Scientists ‘untangle’ quantum communications
Faster without entanglement
Entanglement is one of the foundations of quantum communications, since that’s the property that makes quantum communication schemes secure*. So why is a group of scientists from Japan and the UK proposing to work without entanglement?
A study in Nature Photonics (abstract) led by Bill Munro – a research scientist with NTT’s Basic Research Laboratories in Japan – proposes just that: an entanglement-free quantum communications system that can transmit 107 quantum states per second.
The reason, Monro explained to The Register, is this: although entanglement leads to security, that’s not the only possible application of quantum communications. A quantum channel can also be used to communicate between quantum devices inside a quantum computer – in which case, speed is rather more important than security.
He also notes that achieving acceptable speed over long distance is a key focus of quantum communications research. Relatively slow communications in the terabit age is acceptable if the quantum channel is only being used for key distribution (with the key then used to encrypt a conventional communications channel), but not if you want to replace the classical channel entirely.
“What we are trying to do is to avoid having to create entanglement between repeater nodes (as this is slow and requires classical messaging)”, he told The Register.
These slow speeds are especially problematic when communicating over a long distance, something that requires repeaters, since an entanglement would have to be created between each pair of nodes on the network.
“For long distance quantum communication the potential rates of communication have been quite low (kHz or lower - with the limitation being caused by the classical communication time between nodes). Hence our scheme may be able to increase the communication rates,” Monro explained.
Security could still be added over the top, between the sender and receiver instead of at each hop, but the “no-entanglement” end-to-end link would reach further and at much greater speed than quantum communication schemes that rely on entanglement.
Even though there’s no entanglement, Munro said it’s clear that the scheme is transmitting superpositions (rather than, in a conventional optical network, using the frequency of light to signify the bit that’s being sent).
Munro’s scheme encodes states onto “matter qubits” (for example, using electron spin) at the originating and destination nodes.
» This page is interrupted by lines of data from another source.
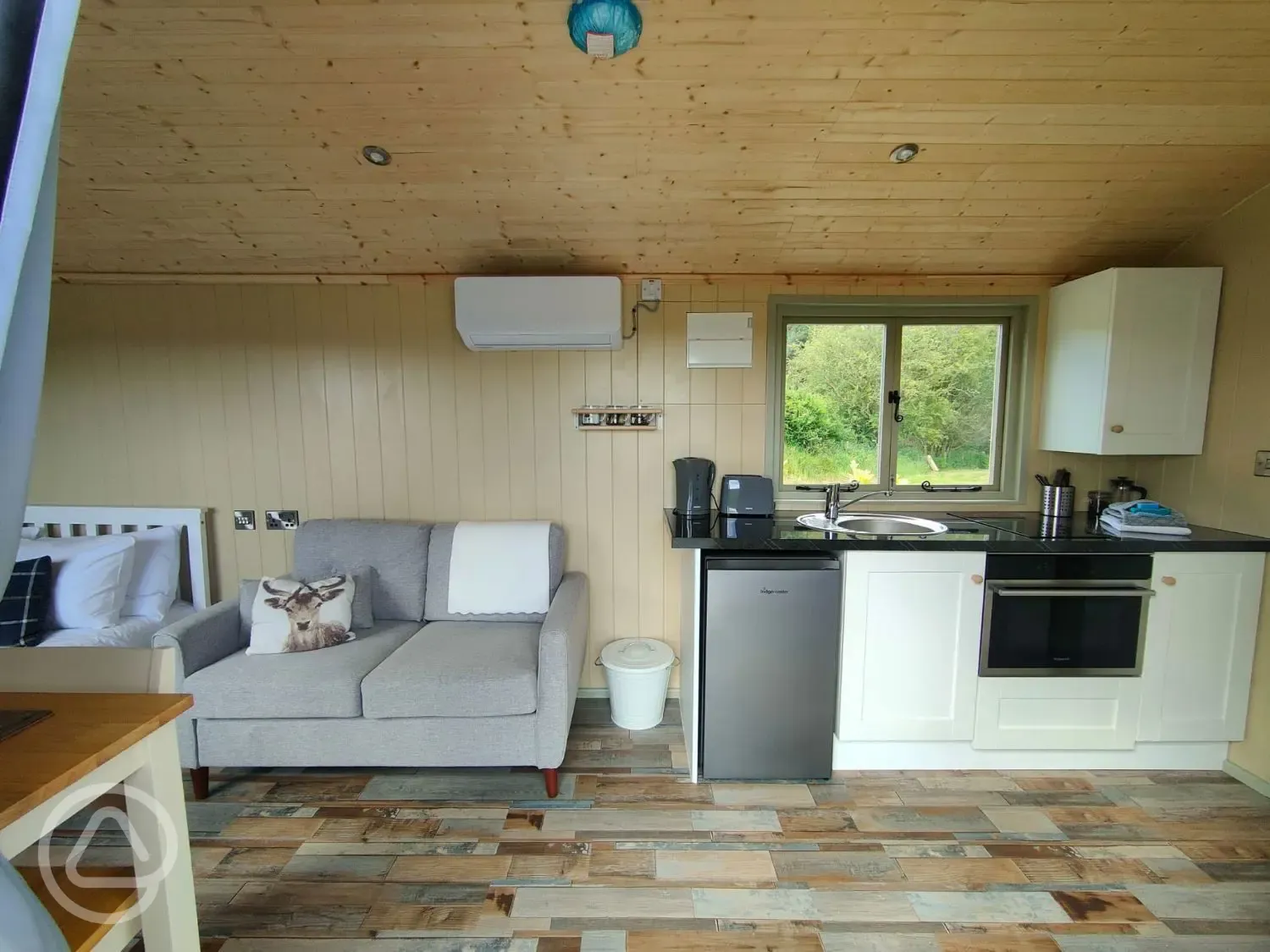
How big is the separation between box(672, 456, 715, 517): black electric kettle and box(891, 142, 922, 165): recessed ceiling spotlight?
1332 millimetres

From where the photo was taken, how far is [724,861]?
1.68m

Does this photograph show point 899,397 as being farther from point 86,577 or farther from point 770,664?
point 86,577

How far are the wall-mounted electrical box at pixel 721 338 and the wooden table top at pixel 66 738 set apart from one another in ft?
7.12

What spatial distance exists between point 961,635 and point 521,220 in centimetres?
239

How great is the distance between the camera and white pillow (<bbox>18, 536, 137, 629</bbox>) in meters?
2.20

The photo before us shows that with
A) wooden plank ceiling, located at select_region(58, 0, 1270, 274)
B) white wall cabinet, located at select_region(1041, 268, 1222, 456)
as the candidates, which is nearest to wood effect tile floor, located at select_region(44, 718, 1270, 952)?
white wall cabinet, located at select_region(1041, 268, 1222, 456)

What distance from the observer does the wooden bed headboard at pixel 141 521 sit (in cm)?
261

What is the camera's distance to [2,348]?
63 centimetres

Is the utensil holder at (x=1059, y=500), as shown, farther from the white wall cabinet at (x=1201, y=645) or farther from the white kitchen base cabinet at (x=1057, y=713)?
the white kitchen base cabinet at (x=1057, y=713)

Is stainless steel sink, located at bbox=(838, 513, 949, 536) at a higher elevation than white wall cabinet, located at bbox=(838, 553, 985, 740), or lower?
higher

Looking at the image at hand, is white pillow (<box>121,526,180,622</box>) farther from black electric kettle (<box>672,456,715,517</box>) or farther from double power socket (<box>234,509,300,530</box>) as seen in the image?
black electric kettle (<box>672,456,715,517</box>)

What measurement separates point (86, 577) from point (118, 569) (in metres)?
0.10

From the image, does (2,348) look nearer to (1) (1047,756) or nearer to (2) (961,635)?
(2) (961,635)

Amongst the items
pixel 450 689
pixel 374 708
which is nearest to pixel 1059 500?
pixel 450 689
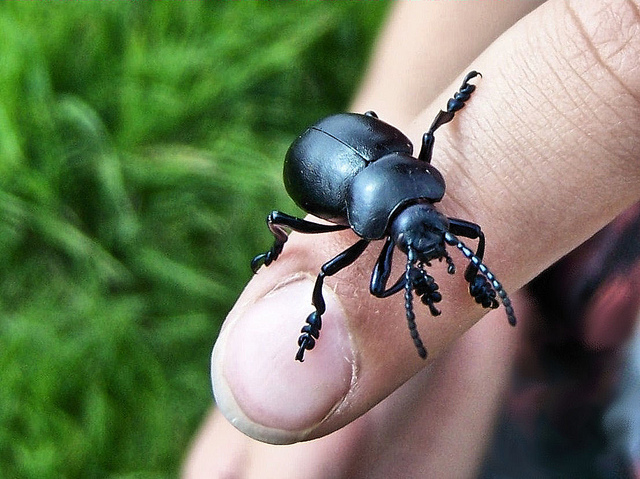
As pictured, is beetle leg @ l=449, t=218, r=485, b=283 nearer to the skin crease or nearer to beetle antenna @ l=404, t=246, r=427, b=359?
the skin crease

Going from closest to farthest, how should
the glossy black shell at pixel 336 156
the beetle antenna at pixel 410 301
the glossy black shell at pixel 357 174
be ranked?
the beetle antenna at pixel 410 301 → the glossy black shell at pixel 357 174 → the glossy black shell at pixel 336 156

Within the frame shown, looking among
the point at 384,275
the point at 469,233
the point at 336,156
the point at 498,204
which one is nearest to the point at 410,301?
the point at 384,275

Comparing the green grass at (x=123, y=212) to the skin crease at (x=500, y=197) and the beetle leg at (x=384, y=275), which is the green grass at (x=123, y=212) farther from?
the beetle leg at (x=384, y=275)

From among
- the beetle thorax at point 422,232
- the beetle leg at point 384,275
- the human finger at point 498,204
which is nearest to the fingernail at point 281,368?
the human finger at point 498,204

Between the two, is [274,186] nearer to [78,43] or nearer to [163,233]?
[163,233]

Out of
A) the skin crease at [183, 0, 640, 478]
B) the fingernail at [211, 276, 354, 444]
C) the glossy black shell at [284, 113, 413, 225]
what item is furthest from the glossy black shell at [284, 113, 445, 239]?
the fingernail at [211, 276, 354, 444]

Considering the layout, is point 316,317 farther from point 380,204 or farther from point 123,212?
point 123,212

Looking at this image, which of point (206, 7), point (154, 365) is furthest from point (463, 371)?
point (206, 7)
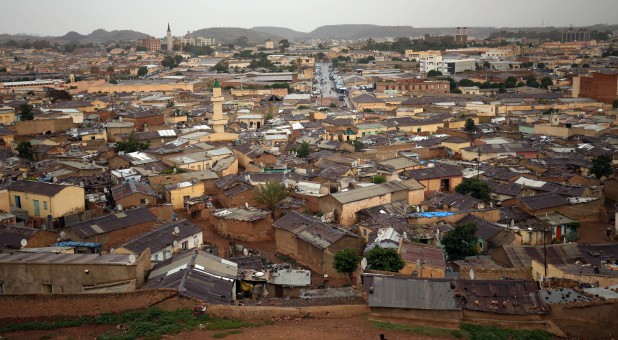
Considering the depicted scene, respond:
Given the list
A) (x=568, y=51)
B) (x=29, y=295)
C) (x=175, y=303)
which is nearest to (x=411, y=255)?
(x=175, y=303)

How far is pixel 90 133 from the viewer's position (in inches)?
866

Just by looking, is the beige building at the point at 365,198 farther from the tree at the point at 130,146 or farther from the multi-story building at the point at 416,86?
the multi-story building at the point at 416,86

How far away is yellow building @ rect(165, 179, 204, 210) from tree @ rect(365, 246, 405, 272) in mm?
6785

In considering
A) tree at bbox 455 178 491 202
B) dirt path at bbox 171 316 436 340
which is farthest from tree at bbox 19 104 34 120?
dirt path at bbox 171 316 436 340

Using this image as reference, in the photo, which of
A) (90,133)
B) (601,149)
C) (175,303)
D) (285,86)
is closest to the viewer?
(175,303)

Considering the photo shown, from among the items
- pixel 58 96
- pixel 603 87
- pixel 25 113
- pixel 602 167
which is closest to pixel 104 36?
pixel 58 96

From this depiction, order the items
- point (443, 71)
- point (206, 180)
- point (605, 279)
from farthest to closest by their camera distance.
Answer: point (443, 71)
point (206, 180)
point (605, 279)

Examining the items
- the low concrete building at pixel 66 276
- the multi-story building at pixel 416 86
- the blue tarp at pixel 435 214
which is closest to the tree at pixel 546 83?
the multi-story building at pixel 416 86

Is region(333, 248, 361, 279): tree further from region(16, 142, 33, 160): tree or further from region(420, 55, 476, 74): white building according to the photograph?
region(420, 55, 476, 74): white building

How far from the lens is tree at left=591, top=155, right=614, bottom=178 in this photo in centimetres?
1669

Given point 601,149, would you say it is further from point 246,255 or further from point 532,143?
point 246,255

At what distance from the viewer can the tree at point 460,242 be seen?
11023mm

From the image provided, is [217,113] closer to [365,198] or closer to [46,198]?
[46,198]

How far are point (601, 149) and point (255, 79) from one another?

This state is transferred at the transmitter to a photon qubit, which is transmitted down a fibre to a receiver that reverses the process.
If the matter qubits needed to be entangled, they would have to be retained until the receiver process was complete, so the two ends could “compare notes” to determine that the photon’s state was preserved in the channel. Instead, the Munro scheme proposes to use a quantum parity code to check the received state – something the paper claims allows the system to tolerate photon losses in the channel as high as 50 percent (hence extending the range of the system to 17 km between nodes).
The paper states that 48 nodes would provide an 800 km quantum link that has a 98 percent probability of successfully transmitting the quantum information. The intermediate nodes in the network could also act as routers. ®
*Bootnote: El Reg is aware that perfect "quantum communications" security is a highly qualified and controversial topic.